Le Pecq, le 4 avril 2017
Annie LACROIX-RIZ
Professeur émérite d’histoire contemporaine
Université Paris 7-Denis Diderot
Adresse personnelle : 6, impasse des Pêcheries
78230 LE PECQ
Tél. : 01 39 73 96 03 et 06 87 20 61 04
Adresse électronique : annie.lacroix.riz@gmail.com
François ROUQUET
Professeur d’histoire contemporaine
Université de Caen Basse-Normandie
Responsable de l’Axe Seconde Guerre mondiale au CRHQ
Cher collègue,
Vous nous avez annoncé et fait annoncer le 9 mars dernier l’organisation du Colloque international « Mémoires des massacres (ou crimes de masse) du XXe siècle » CRHQ-Mémorial de Caen, 22-24 novembre 2017. Sa problématique, à en juger par l’appel à communication (https://sgm.hypotheses.org/245), est centrée sur les travaux d’un des membres de son « Comité scientifique provisoire », Jacques Sémelin, professeur à l’Institut d’études politiques de Paris, spécialiste de « mémoire » et de témoignages, non d’histoire. L’ouvrage Purifier et détruire. Usages politiques des massacres et génocides, Paris, Le Seuil, 2005, en constitue l’axe. C’est d’ailleurs le sous-titre complet de « massacres et génocides » qui aurait dû, en toute clarté et honnêteté, fournir l’intitulé d’une session qui marquera la consécration des deux axes de recherche de Jacques Sémelin :
1° Le colloque est supposé embrasser tous les « massacres et génocides » du 20e siècle : « Du massacre des Herero perpétré en 1904, en Namibie par l’armée coloniale allemande à ceux des années 1990, des Tutsis au Rwanda par les Hutus ou des Bosniaques musulmans de Srebrenica par l’armée serbe, l’horreur de la mort de masse innerve le XXe siècle. Récurrence des massacres des Balkans depuis 1913, extermination des Arméniens durant la Première Guerre mondiale ou des Grecs anatoliens au début des années 1920 par les troupes ottomanes, terreurs, famines programmées et grandes purges de la Russie soviétique des années 1930, massacres japonais en Chine et notamment à Nankin, extermination des Juifs et des Tziganes par l’Allemagne nazie et guerre d’anéantissement à l’Est durant la Seconde Guerre mondiale, mais aussi nettoyages ethniques ou crimes des guerres civiles qui suivirent le retour à la paix, massacres de la décolonisation et de la Guerre froide, éliminations de masse en Chine lors de la révolution culturelle, épuration au Cambodge devenu Kampuchea démocratique ».

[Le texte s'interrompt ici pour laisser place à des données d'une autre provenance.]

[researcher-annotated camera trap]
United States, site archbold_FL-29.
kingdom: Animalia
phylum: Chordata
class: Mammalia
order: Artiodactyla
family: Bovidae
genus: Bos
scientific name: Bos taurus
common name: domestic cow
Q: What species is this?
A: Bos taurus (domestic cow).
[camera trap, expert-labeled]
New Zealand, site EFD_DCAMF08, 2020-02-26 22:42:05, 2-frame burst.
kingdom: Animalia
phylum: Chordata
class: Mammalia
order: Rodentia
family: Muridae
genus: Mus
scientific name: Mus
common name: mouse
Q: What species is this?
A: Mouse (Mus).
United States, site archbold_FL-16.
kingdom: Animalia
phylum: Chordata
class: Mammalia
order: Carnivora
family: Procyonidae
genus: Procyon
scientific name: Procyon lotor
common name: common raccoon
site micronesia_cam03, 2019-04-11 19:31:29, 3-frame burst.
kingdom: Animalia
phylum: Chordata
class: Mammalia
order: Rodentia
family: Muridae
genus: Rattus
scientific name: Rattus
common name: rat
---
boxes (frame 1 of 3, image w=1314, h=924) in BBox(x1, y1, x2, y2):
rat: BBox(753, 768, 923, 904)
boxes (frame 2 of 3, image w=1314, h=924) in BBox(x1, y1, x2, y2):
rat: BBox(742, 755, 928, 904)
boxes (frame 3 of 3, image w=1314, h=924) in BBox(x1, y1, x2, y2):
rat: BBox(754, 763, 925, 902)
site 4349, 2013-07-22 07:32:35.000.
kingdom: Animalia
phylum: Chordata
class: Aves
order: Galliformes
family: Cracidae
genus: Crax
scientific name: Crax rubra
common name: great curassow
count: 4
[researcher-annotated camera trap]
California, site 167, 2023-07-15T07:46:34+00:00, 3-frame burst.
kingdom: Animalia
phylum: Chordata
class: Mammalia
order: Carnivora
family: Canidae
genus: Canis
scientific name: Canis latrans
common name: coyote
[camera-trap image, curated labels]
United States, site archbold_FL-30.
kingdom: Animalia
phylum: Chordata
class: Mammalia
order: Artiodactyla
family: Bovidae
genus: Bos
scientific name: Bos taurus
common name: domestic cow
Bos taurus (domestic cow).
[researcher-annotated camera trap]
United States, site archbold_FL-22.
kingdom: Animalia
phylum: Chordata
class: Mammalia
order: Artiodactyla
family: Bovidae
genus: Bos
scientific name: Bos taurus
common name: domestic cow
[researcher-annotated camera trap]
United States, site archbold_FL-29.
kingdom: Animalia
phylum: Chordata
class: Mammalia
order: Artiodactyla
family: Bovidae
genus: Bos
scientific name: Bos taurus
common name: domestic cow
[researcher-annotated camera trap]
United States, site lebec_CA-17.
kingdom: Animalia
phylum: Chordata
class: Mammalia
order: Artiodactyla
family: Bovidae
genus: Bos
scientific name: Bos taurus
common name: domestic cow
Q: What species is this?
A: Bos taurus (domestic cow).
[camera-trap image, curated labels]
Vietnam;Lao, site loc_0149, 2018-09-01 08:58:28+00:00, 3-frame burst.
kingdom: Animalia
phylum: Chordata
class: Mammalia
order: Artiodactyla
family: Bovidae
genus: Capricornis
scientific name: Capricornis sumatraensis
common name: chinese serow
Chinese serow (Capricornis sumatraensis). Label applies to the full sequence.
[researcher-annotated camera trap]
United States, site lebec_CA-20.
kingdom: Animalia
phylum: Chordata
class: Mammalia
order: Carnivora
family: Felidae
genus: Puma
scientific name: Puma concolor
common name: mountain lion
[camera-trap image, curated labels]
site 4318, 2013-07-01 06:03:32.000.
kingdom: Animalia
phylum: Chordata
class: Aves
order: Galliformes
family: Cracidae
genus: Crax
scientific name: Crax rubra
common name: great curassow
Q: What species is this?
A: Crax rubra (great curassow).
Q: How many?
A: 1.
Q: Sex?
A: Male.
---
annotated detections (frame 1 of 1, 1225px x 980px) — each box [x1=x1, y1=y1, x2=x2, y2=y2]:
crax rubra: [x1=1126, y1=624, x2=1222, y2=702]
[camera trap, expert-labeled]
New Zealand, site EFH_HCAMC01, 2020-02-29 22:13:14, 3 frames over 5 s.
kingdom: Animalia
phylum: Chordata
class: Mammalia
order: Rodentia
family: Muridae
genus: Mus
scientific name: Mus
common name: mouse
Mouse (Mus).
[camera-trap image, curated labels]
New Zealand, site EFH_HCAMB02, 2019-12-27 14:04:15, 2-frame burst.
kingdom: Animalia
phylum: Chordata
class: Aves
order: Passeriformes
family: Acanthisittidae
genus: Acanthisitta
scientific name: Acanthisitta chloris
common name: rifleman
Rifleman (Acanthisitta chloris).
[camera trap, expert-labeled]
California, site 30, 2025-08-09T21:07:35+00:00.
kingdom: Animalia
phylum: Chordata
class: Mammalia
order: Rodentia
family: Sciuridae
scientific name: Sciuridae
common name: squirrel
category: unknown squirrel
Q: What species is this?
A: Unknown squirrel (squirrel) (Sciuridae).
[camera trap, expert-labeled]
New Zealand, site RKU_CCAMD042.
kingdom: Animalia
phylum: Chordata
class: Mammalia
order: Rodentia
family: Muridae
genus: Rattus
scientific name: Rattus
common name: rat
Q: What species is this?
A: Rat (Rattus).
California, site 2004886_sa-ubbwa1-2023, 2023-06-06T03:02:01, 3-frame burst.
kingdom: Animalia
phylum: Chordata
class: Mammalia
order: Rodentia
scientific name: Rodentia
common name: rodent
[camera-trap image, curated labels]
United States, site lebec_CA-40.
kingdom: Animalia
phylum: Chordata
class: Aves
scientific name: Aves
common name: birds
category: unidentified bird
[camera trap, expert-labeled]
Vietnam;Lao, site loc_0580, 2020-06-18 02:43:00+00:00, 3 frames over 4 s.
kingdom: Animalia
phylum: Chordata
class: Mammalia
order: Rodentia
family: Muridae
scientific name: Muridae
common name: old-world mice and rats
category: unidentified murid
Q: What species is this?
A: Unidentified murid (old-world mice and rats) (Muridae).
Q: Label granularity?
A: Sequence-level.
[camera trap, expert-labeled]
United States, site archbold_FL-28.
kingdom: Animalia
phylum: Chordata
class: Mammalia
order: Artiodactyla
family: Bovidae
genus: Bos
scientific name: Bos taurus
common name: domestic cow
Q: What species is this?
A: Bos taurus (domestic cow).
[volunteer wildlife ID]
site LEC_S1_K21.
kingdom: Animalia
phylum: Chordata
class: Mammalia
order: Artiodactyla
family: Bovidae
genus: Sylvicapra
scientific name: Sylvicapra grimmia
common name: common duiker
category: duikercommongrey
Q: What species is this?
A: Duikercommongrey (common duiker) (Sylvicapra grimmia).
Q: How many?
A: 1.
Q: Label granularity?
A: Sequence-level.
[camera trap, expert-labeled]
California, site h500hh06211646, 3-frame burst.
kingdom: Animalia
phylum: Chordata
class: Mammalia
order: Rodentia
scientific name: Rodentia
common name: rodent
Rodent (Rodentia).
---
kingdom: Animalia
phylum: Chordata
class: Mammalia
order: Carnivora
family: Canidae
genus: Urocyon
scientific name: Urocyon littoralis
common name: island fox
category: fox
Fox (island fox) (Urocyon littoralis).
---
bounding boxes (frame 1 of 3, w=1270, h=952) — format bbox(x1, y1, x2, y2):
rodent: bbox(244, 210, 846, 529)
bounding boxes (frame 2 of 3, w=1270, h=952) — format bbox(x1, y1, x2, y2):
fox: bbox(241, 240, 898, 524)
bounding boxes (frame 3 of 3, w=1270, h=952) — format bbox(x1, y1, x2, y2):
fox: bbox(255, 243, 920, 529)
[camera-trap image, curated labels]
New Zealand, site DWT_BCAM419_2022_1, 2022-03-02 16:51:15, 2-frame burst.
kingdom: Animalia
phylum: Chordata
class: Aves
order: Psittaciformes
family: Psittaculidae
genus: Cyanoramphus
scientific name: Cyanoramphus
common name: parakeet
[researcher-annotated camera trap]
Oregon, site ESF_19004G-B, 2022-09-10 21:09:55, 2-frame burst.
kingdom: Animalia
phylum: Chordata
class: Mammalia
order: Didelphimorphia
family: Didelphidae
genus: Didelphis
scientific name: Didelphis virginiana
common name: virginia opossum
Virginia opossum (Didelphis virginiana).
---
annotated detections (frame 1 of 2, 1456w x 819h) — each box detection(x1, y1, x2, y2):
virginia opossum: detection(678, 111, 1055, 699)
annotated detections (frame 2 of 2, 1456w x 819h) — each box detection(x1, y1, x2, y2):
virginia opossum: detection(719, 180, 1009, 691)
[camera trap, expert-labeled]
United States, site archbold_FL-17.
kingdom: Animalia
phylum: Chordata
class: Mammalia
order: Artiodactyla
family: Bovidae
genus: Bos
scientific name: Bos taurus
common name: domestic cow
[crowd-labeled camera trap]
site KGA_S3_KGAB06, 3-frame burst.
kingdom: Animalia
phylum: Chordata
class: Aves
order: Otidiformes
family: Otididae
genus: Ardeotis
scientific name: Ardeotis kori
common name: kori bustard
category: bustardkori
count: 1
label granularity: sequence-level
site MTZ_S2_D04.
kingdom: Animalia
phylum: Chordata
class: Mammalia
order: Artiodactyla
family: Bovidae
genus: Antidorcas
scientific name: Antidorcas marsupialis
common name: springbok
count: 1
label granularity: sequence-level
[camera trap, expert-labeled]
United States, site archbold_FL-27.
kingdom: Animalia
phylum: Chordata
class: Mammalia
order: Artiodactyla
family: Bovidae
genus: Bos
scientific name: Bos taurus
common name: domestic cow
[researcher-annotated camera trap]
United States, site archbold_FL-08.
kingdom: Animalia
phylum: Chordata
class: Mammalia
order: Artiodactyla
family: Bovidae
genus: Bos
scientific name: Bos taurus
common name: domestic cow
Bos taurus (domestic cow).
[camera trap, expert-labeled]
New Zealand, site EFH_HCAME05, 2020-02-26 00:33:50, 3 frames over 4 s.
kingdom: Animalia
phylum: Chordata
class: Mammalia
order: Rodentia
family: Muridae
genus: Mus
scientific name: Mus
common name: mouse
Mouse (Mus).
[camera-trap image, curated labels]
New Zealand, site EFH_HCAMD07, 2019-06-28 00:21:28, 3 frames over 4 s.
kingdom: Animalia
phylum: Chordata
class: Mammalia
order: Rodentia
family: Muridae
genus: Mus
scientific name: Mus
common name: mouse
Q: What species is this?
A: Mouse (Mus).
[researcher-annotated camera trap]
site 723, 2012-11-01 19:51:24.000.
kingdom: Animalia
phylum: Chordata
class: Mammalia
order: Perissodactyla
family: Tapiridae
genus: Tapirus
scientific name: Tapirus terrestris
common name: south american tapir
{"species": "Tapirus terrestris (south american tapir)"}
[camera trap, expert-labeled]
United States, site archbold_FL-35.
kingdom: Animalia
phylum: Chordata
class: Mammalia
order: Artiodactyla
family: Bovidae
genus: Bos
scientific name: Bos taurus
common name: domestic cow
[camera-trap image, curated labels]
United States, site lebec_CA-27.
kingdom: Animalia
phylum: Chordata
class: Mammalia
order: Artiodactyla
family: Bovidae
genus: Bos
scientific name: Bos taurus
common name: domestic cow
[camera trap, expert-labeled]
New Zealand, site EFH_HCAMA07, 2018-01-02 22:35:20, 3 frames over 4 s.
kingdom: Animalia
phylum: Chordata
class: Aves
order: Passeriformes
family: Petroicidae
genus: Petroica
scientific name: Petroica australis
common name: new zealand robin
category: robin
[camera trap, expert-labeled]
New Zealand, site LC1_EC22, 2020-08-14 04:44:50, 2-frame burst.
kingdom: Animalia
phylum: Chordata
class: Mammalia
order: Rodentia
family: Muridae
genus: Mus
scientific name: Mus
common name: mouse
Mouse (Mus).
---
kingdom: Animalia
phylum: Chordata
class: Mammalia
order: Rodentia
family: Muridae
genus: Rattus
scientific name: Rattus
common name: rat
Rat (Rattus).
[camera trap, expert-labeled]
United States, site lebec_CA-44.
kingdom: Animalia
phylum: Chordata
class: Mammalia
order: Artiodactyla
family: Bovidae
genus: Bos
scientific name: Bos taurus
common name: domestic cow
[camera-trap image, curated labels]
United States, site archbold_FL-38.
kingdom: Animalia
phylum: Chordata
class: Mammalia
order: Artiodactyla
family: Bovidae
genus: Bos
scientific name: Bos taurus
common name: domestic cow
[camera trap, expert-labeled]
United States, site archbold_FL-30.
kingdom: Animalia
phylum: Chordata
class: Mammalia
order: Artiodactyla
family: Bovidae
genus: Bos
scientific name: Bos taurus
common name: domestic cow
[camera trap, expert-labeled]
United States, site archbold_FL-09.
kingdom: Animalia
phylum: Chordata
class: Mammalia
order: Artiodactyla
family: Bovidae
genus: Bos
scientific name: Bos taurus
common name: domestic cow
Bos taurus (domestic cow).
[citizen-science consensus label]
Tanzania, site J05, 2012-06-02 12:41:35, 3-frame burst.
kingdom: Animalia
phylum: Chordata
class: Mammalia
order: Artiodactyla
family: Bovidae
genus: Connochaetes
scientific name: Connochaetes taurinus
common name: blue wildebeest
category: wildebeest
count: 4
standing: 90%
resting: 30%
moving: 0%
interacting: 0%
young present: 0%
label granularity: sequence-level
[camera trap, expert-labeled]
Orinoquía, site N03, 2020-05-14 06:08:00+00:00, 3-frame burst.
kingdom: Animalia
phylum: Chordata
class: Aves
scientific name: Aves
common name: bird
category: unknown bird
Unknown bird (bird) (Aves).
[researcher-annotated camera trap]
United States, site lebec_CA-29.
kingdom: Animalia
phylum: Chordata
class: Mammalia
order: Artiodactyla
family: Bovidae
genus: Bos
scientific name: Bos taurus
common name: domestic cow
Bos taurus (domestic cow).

De ce catalogue riche en thèmes traités il y a vingt ans par Le Livre noir du communisme (ouvrage de référence de Purifier et détruire), une cible se dégage, spectaculaire, l’URSS qui, en ce centenaire de sa révolution d’Octobre, n’est plus seulement génocidaire ou « massacreuse » par ses « famines programmées », mais par deux autres forfaits, inédits dans l’histoire des « génocides ». La France universitaire accueillerait en novembre 2017 le colloque de trois génocides soviétiques conjugués : 1° l’Holodomor, thème privilégié des banderistes qui soutiennent l’actuel pouvoir ukrainien chéri des puissances « occidentales », États-Unis et Union européenne, et de leurs institutions, et ce, alors que la réalité même de la « la famine génocidaire en Ukraine » est formellement contestée par la recherche scientifique, anglophone notamment; 2° les « terreurs » : quelles « terreurs », ayant eu lieu quand?, précision chronologique manquant curieusement dans un colloque présumé historique; 3° les « grandes purges », qui seraient donc distinctes des mystérieuses « terreurs », et dont on ignore également la datation.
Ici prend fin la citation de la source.